Effects of Ovariectomy on Insulin Resistance and β - Cell Function and Mass
2004
The prevalence of type-2 diabetes increases remarkably in post-menopausal women, possibly because insulin secretion fails to compensate for the insulin resistance induced in various tissues by estrogen insufficiency. However, this has not been fully defined. Therefore, the present study investigated whether an ovariectomy (OVX) would increase insulin resistance and decrease the β-cell function and mass in female rats with and without a 90% pancreatectomy (Px). Female rats aged 15 weeks were divided into four groups: 1) OVX+Px, 2) SOVX (sham operation of OVX)+Px, 3) OVX+SPx (sham operation of Px), and 4) SOVX+ SPx, and given a 30% fat diet for 8 weeks. At the end of the experimental period, the islet function and insulin resistance were determined using a hyperglycemic clamp and a euglycemic hyperinsulinemic clamp, respectively.

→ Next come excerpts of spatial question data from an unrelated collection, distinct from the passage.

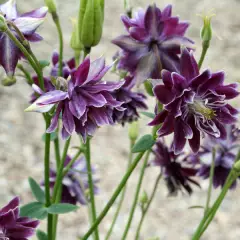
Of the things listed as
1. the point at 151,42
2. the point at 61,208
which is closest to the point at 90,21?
the point at 151,42

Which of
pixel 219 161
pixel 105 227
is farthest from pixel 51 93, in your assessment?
pixel 105 227

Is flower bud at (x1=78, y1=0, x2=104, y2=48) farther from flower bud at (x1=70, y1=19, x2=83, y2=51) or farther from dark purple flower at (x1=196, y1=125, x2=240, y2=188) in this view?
dark purple flower at (x1=196, y1=125, x2=240, y2=188)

The OVX only increased the body weight in the SPx rats, which was partially related to the food intake. Yet, the OVX did increase the peripheral insulin resistance, while the Px increased this resistance further. The OVX and Px both exacerbated the islet function, as measured by the insulin secretion pattern, while delaying and decreasing the first-phase insulin secretion. The OVX only decreased the proliferation of β-cells in the Px rats, while increasing apoptosis in both the Px and SPx rats. As a result, the OVX decreased the β-cell mass in the Px rats, but increased the mass in the SPx rats. In conclusion, an OVX was found to accelerate the development and progression of diabetes by increasing the insulin resistance and decreasing the β-cell mass. Therefore, menopause can be a risk factor for type-2 diabetes, mainly due to a deceased proliferation of β-cells.